Data to process:

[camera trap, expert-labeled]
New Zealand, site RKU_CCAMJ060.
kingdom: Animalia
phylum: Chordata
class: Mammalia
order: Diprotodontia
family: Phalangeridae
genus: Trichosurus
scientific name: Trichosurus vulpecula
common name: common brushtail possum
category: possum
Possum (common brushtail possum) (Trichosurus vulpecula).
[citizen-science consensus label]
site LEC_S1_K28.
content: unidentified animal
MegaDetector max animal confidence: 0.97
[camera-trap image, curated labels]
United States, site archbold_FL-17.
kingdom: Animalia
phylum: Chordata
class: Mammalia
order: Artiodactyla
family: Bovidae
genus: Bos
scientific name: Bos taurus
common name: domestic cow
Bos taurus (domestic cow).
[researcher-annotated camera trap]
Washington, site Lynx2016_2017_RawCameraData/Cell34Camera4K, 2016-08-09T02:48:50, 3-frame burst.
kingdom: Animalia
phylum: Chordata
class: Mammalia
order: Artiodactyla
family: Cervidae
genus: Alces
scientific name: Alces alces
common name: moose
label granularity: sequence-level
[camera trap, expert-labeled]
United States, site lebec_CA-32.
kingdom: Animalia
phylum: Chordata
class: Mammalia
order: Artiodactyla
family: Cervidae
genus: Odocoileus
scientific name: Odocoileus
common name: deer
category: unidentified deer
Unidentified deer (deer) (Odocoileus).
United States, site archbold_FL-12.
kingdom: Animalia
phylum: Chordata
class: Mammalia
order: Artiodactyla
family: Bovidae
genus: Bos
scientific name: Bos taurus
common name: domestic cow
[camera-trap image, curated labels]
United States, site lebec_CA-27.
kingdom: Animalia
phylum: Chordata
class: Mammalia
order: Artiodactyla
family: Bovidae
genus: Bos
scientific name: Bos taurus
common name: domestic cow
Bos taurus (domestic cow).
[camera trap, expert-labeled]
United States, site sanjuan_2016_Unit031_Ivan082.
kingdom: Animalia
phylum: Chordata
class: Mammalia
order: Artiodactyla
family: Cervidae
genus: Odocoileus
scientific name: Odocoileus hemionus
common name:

Exercise goal:
Would you please write out the entries again exactly?

Answer to this task:
[camera trap, expert-labeled]
New Zealand, site RKU_CCAMJ060.
kingdom: Animalia
phylum: Chordata
class: Mammalia
order: Diprotodontia
family: Phalangeridae
genus: Trichosurus
scientific name: Trichosurus vulpecula
common name: common brushtail possum
category: possum
Possum (common brushtail possum) (Trichosurus vulpecula).
[citizen-science consensus label]
site LEC_S1_K28.
content: unidentified animal
MegaDetector max animal confidence: 0.97
[camera-trap image, curated labels]
United States, site archbold_FL-17.
kingdom: Animalia
phylum: Chordata
class: Mammalia
order: Artiodactyla
family: Bovidae
genus: Bos
scientific name: Bos taurus
common name: domestic cow
Bos taurus (domestic cow).
[researcher-annotated camera trap]
Washington, site Lynx2016_2017_RawCameraData/Cell34Camera4K, 2016-08-09T02:48:50, 3-frame burst.
kingdom: Animalia
phylum: Chordata
class: Mammalia
order: Artiodactyla
family: Cervidae
genus: Alces
scientific name: Alces alces
common name: moose
label granularity: sequence-level
[camera trap, expert-labeled]
United States, site lebec_CA-32.
kingdom: Animalia
phylum: Chordata
class: Mammalia
order: Artiodactyla
family: Cervidae
genus: Odocoileus
scientific name: Odocoileus
common name: deer
category: unidentified deer
Unidentified deer (deer) (Odocoileus).
United States, site archbold_FL-12.
kingdom: Animalia
phylum: Chordata
class: Mammalia
order: Artiodactyla
family: Bovidae
genus: Bos
scientific name: Bos taurus
common name: domestic cow
[camera-trap image, curated labels]
United States, site lebec_CA-27.
kingdom: Animalia
phylum: Chordata
class: Mammalia
order: Artiodactyla
family: Bovidae
genus: Bos
scientific name: Bos taurus
common name: domestic cow
Bos taurus (domestic cow).
[camera trap, expert-labeled]
United States, site sanjuan_2016_Unit031_Ivan082.
kingdom: Animalia
phylum: Chordata
class: Mammalia
order: Artiodactyla
family: Cervidae
genus: Odocoileus
scientific name: Odocoileus hemionus
common name:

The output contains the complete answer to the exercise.